After fixing the amount of the taxes which his subjects were to pay, he sent for the leading men of the provinces, and asked them if the taxes were not perhaps heavy; and when the men said that the taxes were moderate, he ordered that each should pay only half as much. [*](The same story with variations may be found in Polyaenus, Strategemata, vii. 11. 3. Nothing to this effect is to be found in Herodotus’s account of Darius’s taxation, iii. 86-95.)

As Darius was opening a big pomegranate, someone inquired what there was of which he would like to have as many in number as the multitude of seeds in the pomegranate, and he replied, Men like Zopyrus. [*](The same story is found in Herodotus, iv. 143, but with the name of Megabazus instead of Zopyrus.) Zopyrus was a brave man and a friend of his.

Zopyrus, by disfiguring himself with his own hands and cutting off his nose and ears, tricked the Babylonians, and by winning their confidence succeeded in handing over the city to Darius. Many a time Darius said that he would not take an hundred Babylons as the price of not having Zopyrus unscathed. [*](Herodotus, iii. 154-160; cf. Polyaenus, Strategemata, vii. 13.)
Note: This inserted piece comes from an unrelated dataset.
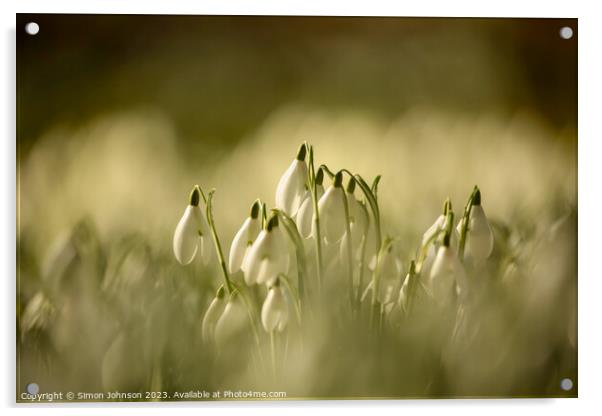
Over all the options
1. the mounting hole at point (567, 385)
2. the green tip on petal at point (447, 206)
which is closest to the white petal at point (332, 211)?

Semiramis [*](Herodotus, i. 187, says that Nitocris built the tomb above the gates of Babylon. Stobaeus, x. 53, copies Plutarch word for word.) caused a great tomb to be prepared for herself, and on it this inscription: Whatsoever king finds himself in need of money may break into this monument and take as much as he wishes. Darius accordingly broke into it, but found no money; he did, however, come upon another inscription reading as follows: If you were not a wicked man with an insatiate greed for money, you would not be disturbing the places where the dead are laid.